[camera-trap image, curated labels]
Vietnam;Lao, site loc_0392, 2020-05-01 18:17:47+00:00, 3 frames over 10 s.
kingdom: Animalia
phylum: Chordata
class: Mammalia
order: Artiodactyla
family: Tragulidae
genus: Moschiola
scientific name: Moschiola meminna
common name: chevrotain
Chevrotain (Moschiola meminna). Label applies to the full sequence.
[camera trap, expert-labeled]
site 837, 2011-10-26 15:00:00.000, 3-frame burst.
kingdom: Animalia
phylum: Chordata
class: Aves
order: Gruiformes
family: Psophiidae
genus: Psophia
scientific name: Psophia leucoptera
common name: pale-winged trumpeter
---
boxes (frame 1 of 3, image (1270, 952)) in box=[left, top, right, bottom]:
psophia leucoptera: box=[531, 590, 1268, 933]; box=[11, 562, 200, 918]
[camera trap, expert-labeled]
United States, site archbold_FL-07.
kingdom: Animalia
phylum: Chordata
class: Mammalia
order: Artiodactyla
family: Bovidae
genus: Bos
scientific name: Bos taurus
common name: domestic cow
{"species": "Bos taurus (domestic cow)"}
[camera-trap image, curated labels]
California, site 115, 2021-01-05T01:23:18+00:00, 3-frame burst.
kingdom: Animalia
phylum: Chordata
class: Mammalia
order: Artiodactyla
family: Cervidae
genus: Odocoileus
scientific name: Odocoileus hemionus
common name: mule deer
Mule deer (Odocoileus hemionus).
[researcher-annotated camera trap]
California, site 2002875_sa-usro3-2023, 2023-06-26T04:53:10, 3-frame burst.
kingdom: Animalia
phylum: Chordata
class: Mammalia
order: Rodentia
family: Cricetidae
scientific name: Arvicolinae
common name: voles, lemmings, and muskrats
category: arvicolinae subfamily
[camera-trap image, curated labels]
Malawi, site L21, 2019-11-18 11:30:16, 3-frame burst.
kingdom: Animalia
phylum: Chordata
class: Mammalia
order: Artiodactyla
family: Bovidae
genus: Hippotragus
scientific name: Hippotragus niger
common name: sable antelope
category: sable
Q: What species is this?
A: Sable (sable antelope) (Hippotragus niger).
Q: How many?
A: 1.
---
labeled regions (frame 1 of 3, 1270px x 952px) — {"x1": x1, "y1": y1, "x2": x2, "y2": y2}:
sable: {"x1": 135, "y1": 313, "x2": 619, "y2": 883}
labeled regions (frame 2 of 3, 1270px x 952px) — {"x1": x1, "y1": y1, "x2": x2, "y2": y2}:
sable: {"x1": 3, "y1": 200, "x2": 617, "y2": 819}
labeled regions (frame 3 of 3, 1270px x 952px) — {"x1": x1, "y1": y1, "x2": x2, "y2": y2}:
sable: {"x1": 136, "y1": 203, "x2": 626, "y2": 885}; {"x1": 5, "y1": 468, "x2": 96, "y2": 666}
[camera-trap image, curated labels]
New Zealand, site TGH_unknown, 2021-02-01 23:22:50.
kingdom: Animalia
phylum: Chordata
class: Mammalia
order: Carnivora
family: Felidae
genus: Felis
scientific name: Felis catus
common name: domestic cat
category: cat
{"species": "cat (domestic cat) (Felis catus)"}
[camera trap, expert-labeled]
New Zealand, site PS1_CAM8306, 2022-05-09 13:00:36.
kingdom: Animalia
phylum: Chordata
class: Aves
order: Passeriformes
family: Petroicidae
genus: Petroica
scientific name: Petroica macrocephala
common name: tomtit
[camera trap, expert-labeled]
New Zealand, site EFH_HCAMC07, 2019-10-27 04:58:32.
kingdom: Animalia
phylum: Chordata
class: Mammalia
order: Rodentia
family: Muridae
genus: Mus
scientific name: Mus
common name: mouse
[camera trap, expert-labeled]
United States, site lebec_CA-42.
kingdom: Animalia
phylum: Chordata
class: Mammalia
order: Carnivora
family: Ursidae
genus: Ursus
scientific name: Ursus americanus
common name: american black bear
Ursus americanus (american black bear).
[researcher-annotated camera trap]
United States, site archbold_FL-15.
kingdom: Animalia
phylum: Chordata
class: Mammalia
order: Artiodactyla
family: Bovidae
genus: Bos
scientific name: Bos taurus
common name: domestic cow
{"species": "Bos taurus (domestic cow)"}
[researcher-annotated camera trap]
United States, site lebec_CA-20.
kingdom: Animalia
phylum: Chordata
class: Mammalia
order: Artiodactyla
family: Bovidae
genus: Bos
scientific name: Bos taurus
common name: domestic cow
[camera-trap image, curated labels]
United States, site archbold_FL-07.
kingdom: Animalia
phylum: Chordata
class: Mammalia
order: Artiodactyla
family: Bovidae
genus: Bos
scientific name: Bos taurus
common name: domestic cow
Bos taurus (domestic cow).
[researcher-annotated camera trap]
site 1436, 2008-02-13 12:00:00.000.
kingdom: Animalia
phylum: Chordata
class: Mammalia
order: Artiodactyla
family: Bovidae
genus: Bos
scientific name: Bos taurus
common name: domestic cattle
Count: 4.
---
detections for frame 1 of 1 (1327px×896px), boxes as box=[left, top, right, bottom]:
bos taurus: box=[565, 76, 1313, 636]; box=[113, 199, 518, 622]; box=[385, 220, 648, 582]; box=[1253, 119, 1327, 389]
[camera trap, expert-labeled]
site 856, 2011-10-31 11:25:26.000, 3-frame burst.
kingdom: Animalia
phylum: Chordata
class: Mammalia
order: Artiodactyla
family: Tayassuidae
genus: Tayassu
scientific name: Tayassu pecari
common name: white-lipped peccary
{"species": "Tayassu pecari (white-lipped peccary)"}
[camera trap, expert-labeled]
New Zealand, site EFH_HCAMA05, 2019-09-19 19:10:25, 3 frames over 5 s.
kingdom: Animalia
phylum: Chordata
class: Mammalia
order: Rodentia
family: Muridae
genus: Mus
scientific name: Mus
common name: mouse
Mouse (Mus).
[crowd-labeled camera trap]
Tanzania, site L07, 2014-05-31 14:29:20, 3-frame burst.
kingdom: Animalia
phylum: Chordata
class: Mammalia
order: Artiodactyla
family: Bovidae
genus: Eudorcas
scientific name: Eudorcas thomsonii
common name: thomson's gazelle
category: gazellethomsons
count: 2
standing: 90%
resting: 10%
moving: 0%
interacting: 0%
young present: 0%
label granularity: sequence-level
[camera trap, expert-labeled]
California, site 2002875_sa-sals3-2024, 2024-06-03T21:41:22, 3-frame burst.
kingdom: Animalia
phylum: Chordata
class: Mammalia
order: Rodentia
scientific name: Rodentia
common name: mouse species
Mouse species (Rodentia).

WHAT THIS TASK INVOLVES:
Restate exactly the lines running from the line with "standing: 90%" to the end of the entries above, both ends included.

RESPONSE TO THIS TASK:
standing: 90%
resting: 10%
moving: 0%
interacting: 0%
young present: 0%
label granularity: sequence-level
[camera trap, expert-labeled]
California, site 2002875_sa-sals3-2024, 2024-06-03T21:41:22, 3-frame burst.
kingdom: Animalia
phylum: Chordata
class: Mammalia
order: Rodentia
scientific name: Rodentia
common name: mouse species
Mouse species (Rodentia).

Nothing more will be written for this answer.